Requirement: Pick out each line of the listing that contains the word "bare", matching case exactly, and copy those lines.

##### Material for this exercise #####

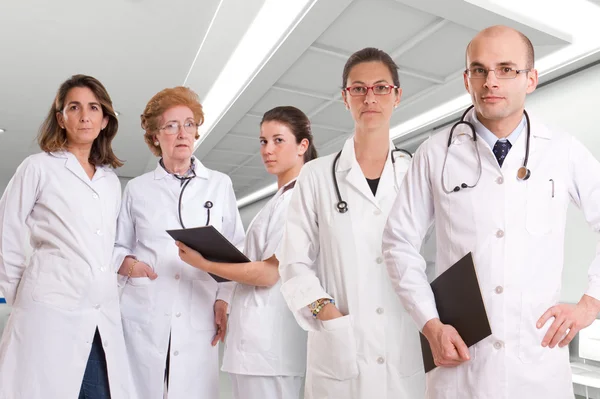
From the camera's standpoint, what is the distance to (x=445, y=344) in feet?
3.32

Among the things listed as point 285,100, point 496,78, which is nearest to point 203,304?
point 496,78

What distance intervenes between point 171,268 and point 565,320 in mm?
1355

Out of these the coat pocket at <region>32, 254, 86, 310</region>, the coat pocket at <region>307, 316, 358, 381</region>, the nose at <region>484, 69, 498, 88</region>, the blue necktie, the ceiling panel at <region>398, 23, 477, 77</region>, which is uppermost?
the ceiling panel at <region>398, 23, 477, 77</region>

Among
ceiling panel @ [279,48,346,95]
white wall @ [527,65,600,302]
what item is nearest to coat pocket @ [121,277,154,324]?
ceiling panel @ [279,48,346,95]

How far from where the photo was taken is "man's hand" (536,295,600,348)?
0.97m

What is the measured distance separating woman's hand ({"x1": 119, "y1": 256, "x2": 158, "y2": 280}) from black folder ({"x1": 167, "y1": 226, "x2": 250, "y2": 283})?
21 centimetres

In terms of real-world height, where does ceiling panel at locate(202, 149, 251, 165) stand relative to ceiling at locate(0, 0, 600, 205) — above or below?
above

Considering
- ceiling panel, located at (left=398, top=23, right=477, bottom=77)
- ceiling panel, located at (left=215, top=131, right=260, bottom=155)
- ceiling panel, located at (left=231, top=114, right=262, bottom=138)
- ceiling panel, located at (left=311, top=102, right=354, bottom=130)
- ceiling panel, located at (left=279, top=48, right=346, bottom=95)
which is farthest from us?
ceiling panel, located at (left=215, top=131, right=260, bottom=155)

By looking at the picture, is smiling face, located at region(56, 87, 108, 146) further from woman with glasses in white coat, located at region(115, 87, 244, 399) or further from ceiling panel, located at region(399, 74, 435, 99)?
ceiling panel, located at region(399, 74, 435, 99)

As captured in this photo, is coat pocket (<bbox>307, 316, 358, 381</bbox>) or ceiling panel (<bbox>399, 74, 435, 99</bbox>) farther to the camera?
ceiling panel (<bbox>399, 74, 435, 99</bbox>)

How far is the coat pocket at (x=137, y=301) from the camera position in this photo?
185cm

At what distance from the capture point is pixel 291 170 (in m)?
1.97

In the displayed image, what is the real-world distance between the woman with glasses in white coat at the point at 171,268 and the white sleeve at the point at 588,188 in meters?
1.28

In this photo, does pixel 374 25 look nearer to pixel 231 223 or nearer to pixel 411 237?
pixel 231 223
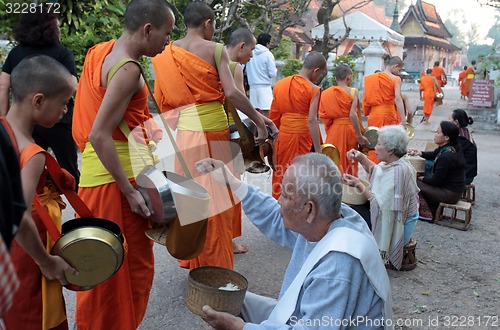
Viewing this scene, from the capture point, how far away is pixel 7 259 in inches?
43.9

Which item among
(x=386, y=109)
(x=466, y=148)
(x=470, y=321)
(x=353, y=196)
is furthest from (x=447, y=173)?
(x=470, y=321)

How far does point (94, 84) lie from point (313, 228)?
123cm

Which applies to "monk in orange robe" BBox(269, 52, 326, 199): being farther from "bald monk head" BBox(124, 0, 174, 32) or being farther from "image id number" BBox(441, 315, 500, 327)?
"bald monk head" BBox(124, 0, 174, 32)

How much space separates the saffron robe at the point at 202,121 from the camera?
3.32m

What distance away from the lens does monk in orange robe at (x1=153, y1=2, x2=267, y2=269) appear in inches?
130

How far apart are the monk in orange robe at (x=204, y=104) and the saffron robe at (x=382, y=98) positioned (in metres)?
4.06

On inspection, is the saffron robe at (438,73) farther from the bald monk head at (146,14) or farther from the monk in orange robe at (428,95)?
the bald monk head at (146,14)

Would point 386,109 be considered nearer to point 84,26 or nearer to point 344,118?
point 344,118

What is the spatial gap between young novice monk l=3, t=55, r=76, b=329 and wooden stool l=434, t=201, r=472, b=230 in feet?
14.0

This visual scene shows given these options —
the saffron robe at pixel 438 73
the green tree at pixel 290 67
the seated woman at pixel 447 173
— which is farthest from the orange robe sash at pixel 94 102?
the saffron robe at pixel 438 73

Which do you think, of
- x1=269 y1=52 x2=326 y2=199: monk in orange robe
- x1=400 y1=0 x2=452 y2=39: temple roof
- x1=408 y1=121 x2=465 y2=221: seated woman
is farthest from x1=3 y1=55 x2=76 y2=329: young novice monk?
x1=400 y1=0 x2=452 y2=39: temple roof

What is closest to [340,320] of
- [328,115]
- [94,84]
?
[94,84]

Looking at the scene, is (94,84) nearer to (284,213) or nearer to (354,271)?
(284,213)

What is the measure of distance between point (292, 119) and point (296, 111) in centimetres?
9
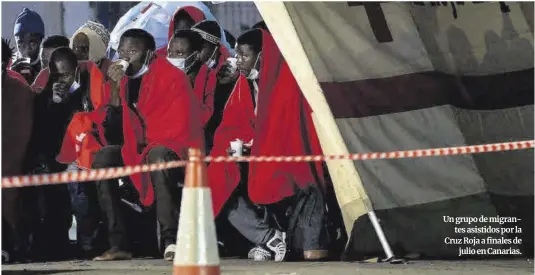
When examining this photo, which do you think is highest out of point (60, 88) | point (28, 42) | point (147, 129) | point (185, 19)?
point (185, 19)

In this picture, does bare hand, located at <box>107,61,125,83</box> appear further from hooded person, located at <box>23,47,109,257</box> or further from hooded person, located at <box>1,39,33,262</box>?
hooded person, located at <box>1,39,33,262</box>

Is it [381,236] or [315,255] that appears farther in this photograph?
[315,255]

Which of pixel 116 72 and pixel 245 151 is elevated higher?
pixel 116 72

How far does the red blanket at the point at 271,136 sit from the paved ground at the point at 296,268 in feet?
1.99

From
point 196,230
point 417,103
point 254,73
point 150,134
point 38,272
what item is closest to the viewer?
point 196,230

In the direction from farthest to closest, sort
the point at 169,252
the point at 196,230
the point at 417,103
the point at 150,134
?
the point at 150,134, the point at 169,252, the point at 417,103, the point at 196,230

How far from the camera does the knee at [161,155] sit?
26.0ft

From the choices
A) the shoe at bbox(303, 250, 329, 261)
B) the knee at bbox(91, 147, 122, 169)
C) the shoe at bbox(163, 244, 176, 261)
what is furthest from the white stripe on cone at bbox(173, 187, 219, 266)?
the knee at bbox(91, 147, 122, 169)

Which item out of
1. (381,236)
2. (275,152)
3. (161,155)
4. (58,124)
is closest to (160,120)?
(161,155)

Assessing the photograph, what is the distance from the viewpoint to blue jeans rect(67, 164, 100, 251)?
26.8 feet

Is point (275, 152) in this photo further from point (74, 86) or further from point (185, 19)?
point (74, 86)

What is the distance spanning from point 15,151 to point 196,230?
11.0 feet

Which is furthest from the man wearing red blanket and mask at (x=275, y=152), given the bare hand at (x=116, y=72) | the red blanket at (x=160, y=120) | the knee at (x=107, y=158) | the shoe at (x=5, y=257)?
the shoe at (x=5, y=257)

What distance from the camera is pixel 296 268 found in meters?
7.29
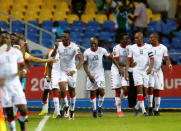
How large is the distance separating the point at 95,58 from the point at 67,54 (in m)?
1.05

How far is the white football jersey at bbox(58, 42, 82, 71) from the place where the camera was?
16.8 m

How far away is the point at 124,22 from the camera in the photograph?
2533cm

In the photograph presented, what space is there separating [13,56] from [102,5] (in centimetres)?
1984

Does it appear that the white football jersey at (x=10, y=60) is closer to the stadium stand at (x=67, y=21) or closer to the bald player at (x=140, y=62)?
the bald player at (x=140, y=62)

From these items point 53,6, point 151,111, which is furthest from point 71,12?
point 151,111

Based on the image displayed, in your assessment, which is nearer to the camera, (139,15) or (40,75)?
(40,75)

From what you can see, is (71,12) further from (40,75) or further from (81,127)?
(81,127)

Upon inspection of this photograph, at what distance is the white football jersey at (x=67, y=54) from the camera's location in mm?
16797

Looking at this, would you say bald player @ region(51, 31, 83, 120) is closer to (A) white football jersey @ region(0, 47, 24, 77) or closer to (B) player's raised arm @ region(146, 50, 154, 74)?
(B) player's raised arm @ region(146, 50, 154, 74)

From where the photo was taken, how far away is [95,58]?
17.5 m

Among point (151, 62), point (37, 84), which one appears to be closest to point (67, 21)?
point (37, 84)

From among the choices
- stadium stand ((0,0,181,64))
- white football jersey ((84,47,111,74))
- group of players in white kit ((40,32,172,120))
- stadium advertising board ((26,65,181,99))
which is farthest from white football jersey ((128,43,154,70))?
stadium stand ((0,0,181,64))

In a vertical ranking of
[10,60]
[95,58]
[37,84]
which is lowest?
[37,84]

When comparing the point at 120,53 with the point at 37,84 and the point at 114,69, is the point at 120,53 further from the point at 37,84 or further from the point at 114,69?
the point at 37,84
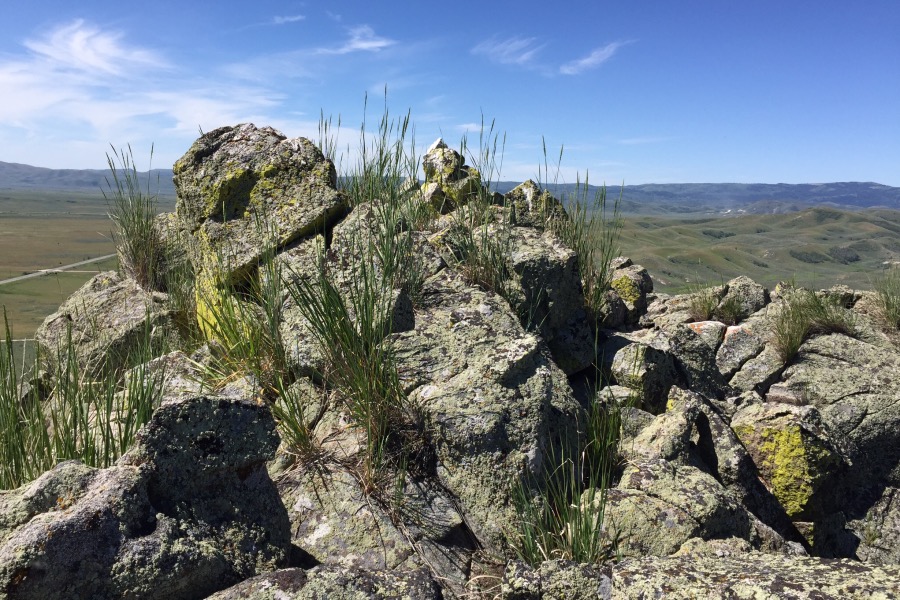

#####

Complete output:
In this picture, does bare hand, located at <box>107,61,125,83</box> appear further from hooded person, located at <box>23,47,109,257</box> or further from hooded person, located at <box>1,39,33,262</box>?
Which is furthest from the man wearing red blanket and mask at (x=275, y=152), given the bare hand at (x=116, y=72) | the red blanket at (x=160, y=120) | the knee at (x=107, y=158) | the shoe at (x=5, y=257)?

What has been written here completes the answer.